Mais on peut ne pas avoir lu ces auteurs et, les circonstances aidant, arriver à la même conclusion qu’eux. Vous ne me croyez pas?
Supposons que vous ayez à traduire « out of the question ». « Hors de question » vous vient tout de suite à l’esprit. Mais vous hésitez. « Ça ressemble décidément trop à l’anglais », vous dites-vous. Pour en avoir le cœur net, vous consultez le Robert-Collins, qui vous propose « Il n’en est pas question ». Vous passez au Harrap : « Jamais de la vie », « C’est impossible », « Il ne faut pas y songer ». Par acquit de conscience, et un peu pour le dépoussiérer, vous jetez un coup d’œil au Dictionnaire canadien, de Vinay, Alexander et Daviault : un seul équivalent, déjà cité. En désespoir de cause, vous vous rabattez sur les dictionnaires français, le Petit Robert, le Dictionnaire du français contemporain, le Petit Larousse (édition 1980). Rien.
Pressé (par définition, tout traducteur…), vous ne cherchez pas plus loin. Et, en vrai professionnel de la traduction, vous vous faites une fiche : « Hors de question – anglicisme(?) ». Plus tard, lorsque vous aurez le loisir de feuilleter Barbeau ou Koessler, vous ferez sauter le point d’interrogation. Et le jour où vous deviendrez réviseur (rien n’est impossible), vous direz à vos traducteurs d’éviter cette tournure. Et la boucle sera bouclée.
L’expression existe pourtant. Je l’ai entendue dans deux films, Sonate d’automne, de Bergman et Danton, d’Andrzej Wajda. Je l’ai rencontrée dans une revue, Livres de France3, et dans deux romans policiers, de Gérard de Villiers4 et J.-G. Arnaud5.
Je l’ai lue chez des auteurs plus sûrs, une ethnosociologue, Sabine Hargous6, un démographe, Alfred Sauvy7, un bon écrivain, Vladimir Volkoff8, et un grand romancier, Roger Martin du Gard :
Tout ceci est hors de question, Monsieur9.

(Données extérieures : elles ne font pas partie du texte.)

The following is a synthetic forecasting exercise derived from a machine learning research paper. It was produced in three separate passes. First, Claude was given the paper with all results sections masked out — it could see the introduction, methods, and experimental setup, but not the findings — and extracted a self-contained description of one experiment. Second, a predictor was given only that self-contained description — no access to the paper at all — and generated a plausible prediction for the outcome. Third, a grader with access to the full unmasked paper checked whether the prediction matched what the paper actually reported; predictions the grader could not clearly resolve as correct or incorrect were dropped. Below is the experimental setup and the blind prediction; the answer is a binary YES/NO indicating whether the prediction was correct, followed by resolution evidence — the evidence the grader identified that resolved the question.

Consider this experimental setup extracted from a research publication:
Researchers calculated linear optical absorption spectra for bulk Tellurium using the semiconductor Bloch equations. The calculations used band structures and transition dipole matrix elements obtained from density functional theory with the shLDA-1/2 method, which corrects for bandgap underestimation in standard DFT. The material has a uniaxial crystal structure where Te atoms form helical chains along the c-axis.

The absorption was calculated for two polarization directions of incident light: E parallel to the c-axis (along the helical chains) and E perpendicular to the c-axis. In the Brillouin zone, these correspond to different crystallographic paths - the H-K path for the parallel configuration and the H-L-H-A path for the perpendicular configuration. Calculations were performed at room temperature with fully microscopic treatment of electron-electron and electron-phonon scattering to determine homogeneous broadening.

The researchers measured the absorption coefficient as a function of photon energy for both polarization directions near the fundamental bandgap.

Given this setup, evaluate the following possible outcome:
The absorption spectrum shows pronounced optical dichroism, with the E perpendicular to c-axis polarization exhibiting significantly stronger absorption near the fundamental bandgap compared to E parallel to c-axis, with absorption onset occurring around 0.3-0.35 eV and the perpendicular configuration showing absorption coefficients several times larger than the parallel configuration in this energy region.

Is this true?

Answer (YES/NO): YES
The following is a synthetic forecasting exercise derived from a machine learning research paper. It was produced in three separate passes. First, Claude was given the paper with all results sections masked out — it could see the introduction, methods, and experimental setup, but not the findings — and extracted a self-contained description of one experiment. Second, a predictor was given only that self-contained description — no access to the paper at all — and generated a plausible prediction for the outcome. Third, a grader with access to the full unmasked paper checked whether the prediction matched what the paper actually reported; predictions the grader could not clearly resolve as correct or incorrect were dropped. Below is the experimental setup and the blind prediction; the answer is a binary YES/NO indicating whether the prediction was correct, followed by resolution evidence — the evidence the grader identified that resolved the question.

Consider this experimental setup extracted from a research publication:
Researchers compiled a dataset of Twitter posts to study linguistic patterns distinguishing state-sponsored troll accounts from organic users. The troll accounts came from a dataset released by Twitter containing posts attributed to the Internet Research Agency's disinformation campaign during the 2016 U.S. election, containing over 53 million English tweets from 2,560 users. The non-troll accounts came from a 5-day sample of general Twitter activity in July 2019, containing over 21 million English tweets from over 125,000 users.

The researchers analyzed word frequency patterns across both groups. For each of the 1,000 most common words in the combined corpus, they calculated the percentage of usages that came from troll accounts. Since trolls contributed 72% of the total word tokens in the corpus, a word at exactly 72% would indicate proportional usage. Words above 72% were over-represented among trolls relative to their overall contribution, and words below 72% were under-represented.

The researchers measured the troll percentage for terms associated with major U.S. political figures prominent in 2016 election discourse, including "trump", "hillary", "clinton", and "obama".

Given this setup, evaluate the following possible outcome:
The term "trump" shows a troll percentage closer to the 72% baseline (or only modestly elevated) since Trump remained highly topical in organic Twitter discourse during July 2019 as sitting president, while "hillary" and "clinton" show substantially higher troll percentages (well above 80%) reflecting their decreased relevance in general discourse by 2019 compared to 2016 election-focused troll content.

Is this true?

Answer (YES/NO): YES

(Cette citation date de 1922…)
Par ailleurs, notre locution n’est pas inconnue des dictionnaires.
Le Grand Larousse de la langue française l’enregistre dès 1973, et le Lexis, lors de sa parution en 1975; mais ce n’est qu’en 1981 que le Petit Larousse lui ouvrira ses colonnes. Le Trésor de la langue française10 la mentionne, et Joseph Hanse la signale dans la dernière édition de son dictionnaire des difficultés11.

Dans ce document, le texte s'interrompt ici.